From "Children of the Camps"

Military personnel guarded the camps. Those internees who disobeyed the rules, or who were deemed to be troublesome were sent to the Tule Lake facility located in the California Rocky Mountains. In 1943 those who refused to take the loyalty oath were sent to Tula Lake and the camp was renamed a segregation centre.

In 1943 all internees over the age of seventeen were given a loyalty test. They were asked two questions:

1. Are you willing to serve in the armed forces of the United States on combat duty wherever ordered? (Females were asked if they were willing to volunteer for the Army Nurse Corps or Women's Army Corp.)

2. Will you swear unqualified allegiance to the United States of America and faithfully defend the United States from any or all attack by foreign or domestic forces, and forswear any form of allegiance or obedience to the Japanese emperor, to any other foreign government, power or organization?

In December 1944 Public Proclamation number 21, which became effective in January 1945, allowed internees to return to their homes. The effects of internment affected all those involved. Some saw the camps as concentration camps and a violation of the Act of Habeas Corpus, others though, saw internment as a necessary result of Pearl Harbor. At the end of the war some remained in the US and rebuilt their lives, others though were unforgiving and returned to Japan.

## The problem
Copy out the passage on the internment camps above, between "In 1943 all" and "power or organization?", inclusive.

## Data provided
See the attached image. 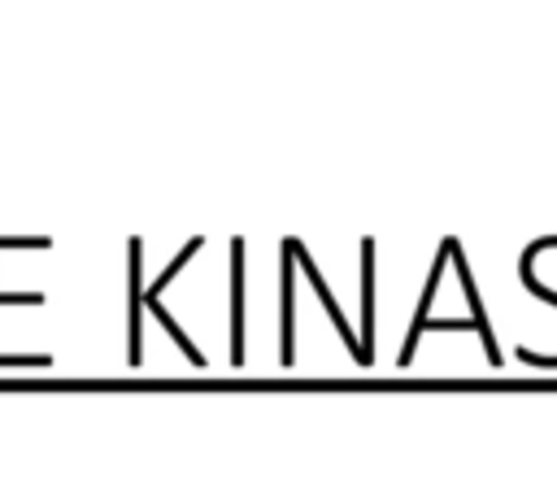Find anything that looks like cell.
I'll use <instances>...</instances> for the list:
<instances>
[{
	"instance_id": "obj_6",
	"label": "cell",
	"mask_w": 557,
	"mask_h": 501,
	"mask_svg": "<svg viewBox=\"0 0 557 501\" xmlns=\"http://www.w3.org/2000/svg\"><path fill=\"white\" fill-rule=\"evenodd\" d=\"M139 261H144V248H139V240H131V366H139V305H144Z\"/></svg>"
},
{
	"instance_id": "obj_4",
	"label": "cell",
	"mask_w": 557,
	"mask_h": 501,
	"mask_svg": "<svg viewBox=\"0 0 557 501\" xmlns=\"http://www.w3.org/2000/svg\"><path fill=\"white\" fill-rule=\"evenodd\" d=\"M453 261H457V270H461V288H466V296H470V322H474L479 340L487 344V357L500 362V349H496V340H492V331H487V318H483V305H479V288H474V274H470V266H466V257H461V244H453Z\"/></svg>"
},
{
	"instance_id": "obj_1",
	"label": "cell",
	"mask_w": 557,
	"mask_h": 501,
	"mask_svg": "<svg viewBox=\"0 0 557 501\" xmlns=\"http://www.w3.org/2000/svg\"><path fill=\"white\" fill-rule=\"evenodd\" d=\"M244 362V240H231V366Z\"/></svg>"
},
{
	"instance_id": "obj_5",
	"label": "cell",
	"mask_w": 557,
	"mask_h": 501,
	"mask_svg": "<svg viewBox=\"0 0 557 501\" xmlns=\"http://www.w3.org/2000/svg\"><path fill=\"white\" fill-rule=\"evenodd\" d=\"M292 248H287V240H283V366L292 362V349H296V305H292Z\"/></svg>"
},
{
	"instance_id": "obj_2",
	"label": "cell",
	"mask_w": 557,
	"mask_h": 501,
	"mask_svg": "<svg viewBox=\"0 0 557 501\" xmlns=\"http://www.w3.org/2000/svg\"><path fill=\"white\" fill-rule=\"evenodd\" d=\"M374 357V240H361V362Z\"/></svg>"
},
{
	"instance_id": "obj_3",
	"label": "cell",
	"mask_w": 557,
	"mask_h": 501,
	"mask_svg": "<svg viewBox=\"0 0 557 501\" xmlns=\"http://www.w3.org/2000/svg\"><path fill=\"white\" fill-rule=\"evenodd\" d=\"M453 235L440 244V253H435V261H431V274H426V288H422V301H418V318H413V327H409V340H405V349H400V362H409L413 357V349H418V335H422V327H426V309H431V296H435V288H440V270H444V261L453 257Z\"/></svg>"
}]
</instances>
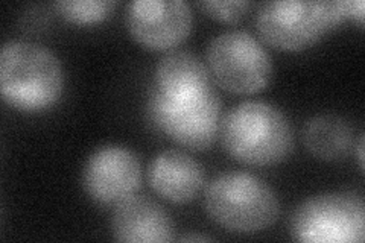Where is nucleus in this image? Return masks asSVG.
<instances>
[{"label":"nucleus","instance_id":"nucleus-1","mask_svg":"<svg viewBox=\"0 0 365 243\" xmlns=\"http://www.w3.org/2000/svg\"><path fill=\"white\" fill-rule=\"evenodd\" d=\"M0 90L6 103L21 111H41L63 95L61 61L43 44L11 40L0 52Z\"/></svg>","mask_w":365,"mask_h":243},{"label":"nucleus","instance_id":"nucleus-2","mask_svg":"<svg viewBox=\"0 0 365 243\" xmlns=\"http://www.w3.org/2000/svg\"><path fill=\"white\" fill-rule=\"evenodd\" d=\"M221 140L236 160L253 166L280 163L294 148L289 119L272 103L245 100L225 114Z\"/></svg>","mask_w":365,"mask_h":243},{"label":"nucleus","instance_id":"nucleus-3","mask_svg":"<svg viewBox=\"0 0 365 243\" xmlns=\"http://www.w3.org/2000/svg\"><path fill=\"white\" fill-rule=\"evenodd\" d=\"M204 208L225 229L257 233L276 222L280 204L264 180L247 172H225L209 182Z\"/></svg>","mask_w":365,"mask_h":243},{"label":"nucleus","instance_id":"nucleus-4","mask_svg":"<svg viewBox=\"0 0 365 243\" xmlns=\"http://www.w3.org/2000/svg\"><path fill=\"white\" fill-rule=\"evenodd\" d=\"M350 2L271 0L256 13V28L267 43L283 51H300L350 16Z\"/></svg>","mask_w":365,"mask_h":243},{"label":"nucleus","instance_id":"nucleus-5","mask_svg":"<svg viewBox=\"0 0 365 243\" xmlns=\"http://www.w3.org/2000/svg\"><path fill=\"white\" fill-rule=\"evenodd\" d=\"M222 102L215 87L180 95L151 88L148 114L160 131L193 150L210 148L221 130Z\"/></svg>","mask_w":365,"mask_h":243},{"label":"nucleus","instance_id":"nucleus-6","mask_svg":"<svg viewBox=\"0 0 365 243\" xmlns=\"http://www.w3.org/2000/svg\"><path fill=\"white\" fill-rule=\"evenodd\" d=\"M207 67L222 88L241 95L264 90L272 76L269 53L242 29L224 31L210 41Z\"/></svg>","mask_w":365,"mask_h":243},{"label":"nucleus","instance_id":"nucleus-7","mask_svg":"<svg viewBox=\"0 0 365 243\" xmlns=\"http://www.w3.org/2000/svg\"><path fill=\"white\" fill-rule=\"evenodd\" d=\"M365 207L361 196L332 192L303 201L291 216V236L300 242H362Z\"/></svg>","mask_w":365,"mask_h":243},{"label":"nucleus","instance_id":"nucleus-8","mask_svg":"<svg viewBox=\"0 0 365 243\" xmlns=\"http://www.w3.org/2000/svg\"><path fill=\"white\" fill-rule=\"evenodd\" d=\"M140 181V160L125 146L111 145L95 150L83 170L84 189L101 204H118L130 198Z\"/></svg>","mask_w":365,"mask_h":243},{"label":"nucleus","instance_id":"nucleus-9","mask_svg":"<svg viewBox=\"0 0 365 243\" xmlns=\"http://www.w3.org/2000/svg\"><path fill=\"white\" fill-rule=\"evenodd\" d=\"M131 36L151 49H169L192 29V8L185 0H134L127 8Z\"/></svg>","mask_w":365,"mask_h":243},{"label":"nucleus","instance_id":"nucleus-10","mask_svg":"<svg viewBox=\"0 0 365 243\" xmlns=\"http://www.w3.org/2000/svg\"><path fill=\"white\" fill-rule=\"evenodd\" d=\"M111 228L119 242H169L175 233L173 217L162 205L135 195L118 202Z\"/></svg>","mask_w":365,"mask_h":243},{"label":"nucleus","instance_id":"nucleus-11","mask_svg":"<svg viewBox=\"0 0 365 243\" xmlns=\"http://www.w3.org/2000/svg\"><path fill=\"white\" fill-rule=\"evenodd\" d=\"M151 187L170 202L195 198L204 184V170L198 161L178 149L160 152L148 172Z\"/></svg>","mask_w":365,"mask_h":243},{"label":"nucleus","instance_id":"nucleus-12","mask_svg":"<svg viewBox=\"0 0 365 243\" xmlns=\"http://www.w3.org/2000/svg\"><path fill=\"white\" fill-rule=\"evenodd\" d=\"M213 87L207 64L187 51L166 53L154 71L153 90L163 95L189 93Z\"/></svg>","mask_w":365,"mask_h":243},{"label":"nucleus","instance_id":"nucleus-13","mask_svg":"<svg viewBox=\"0 0 365 243\" xmlns=\"http://www.w3.org/2000/svg\"><path fill=\"white\" fill-rule=\"evenodd\" d=\"M303 140L309 152L322 160L344 157L351 146V126L336 114H319L306 123Z\"/></svg>","mask_w":365,"mask_h":243},{"label":"nucleus","instance_id":"nucleus-14","mask_svg":"<svg viewBox=\"0 0 365 243\" xmlns=\"http://www.w3.org/2000/svg\"><path fill=\"white\" fill-rule=\"evenodd\" d=\"M55 9L75 23H96L104 20L116 6L114 0H58L53 4Z\"/></svg>","mask_w":365,"mask_h":243},{"label":"nucleus","instance_id":"nucleus-15","mask_svg":"<svg viewBox=\"0 0 365 243\" xmlns=\"http://www.w3.org/2000/svg\"><path fill=\"white\" fill-rule=\"evenodd\" d=\"M198 6L205 14L215 19L235 21L247 14L251 4L248 0H225V2H220V0H201V2H198Z\"/></svg>","mask_w":365,"mask_h":243},{"label":"nucleus","instance_id":"nucleus-16","mask_svg":"<svg viewBox=\"0 0 365 243\" xmlns=\"http://www.w3.org/2000/svg\"><path fill=\"white\" fill-rule=\"evenodd\" d=\"M349 11H350V16L356 17L361 23L364 21V14H365V5L362 0H353L349 5Z\"/></svg>","mask_w":365,"mask_h":243},{"label":"nucleus","instance_id":"nucleus-17","mask_svg":"<svg viewBox=\"0 0 365 243\" xmlns=\"http://www.w3.org/2000/svg\"><path fill=\"white\" fill-rule=\"evenodd\" d=\"M181 240H195V242H198V240H201V242H207V240H212V237H207V236H198V234H195V236H182L181 237Z\"/></svg>","mask_w":365,"mask_h":243},{"label":"nucleus","instance_id":"nucleus-18","mask_svg":"<svg viewBox=\"0 0 365 243\" xmlns=\"http://www.w3.org/2000/svg\"><path fill=\"white\" fill-rule=\"evenodd\" d=\"M358 148H359V163H361V167H364V137L359 138V143H358Z\"/></svg>","mask_w":365,"mask_h":243}]
</instances>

## Answer to the exercise
In 1943 all internees over the age of seventeen were given a loyalty test. They were asked two questions:

1. Are you willing to serve in the armed forces of the United States on combat duty wherever ordered? (Females were asked if they were willing to volunteer for the Army Nurse Corps or Women's Army Corp.)

2. Will you swear unqualified allegiance to the United States of America and faithfully defend the United States from any or all attack by foreign or domestic forces, and forswear any form of allegiance or obedience to the Japanese emperor, to any other foreign government, power or organization?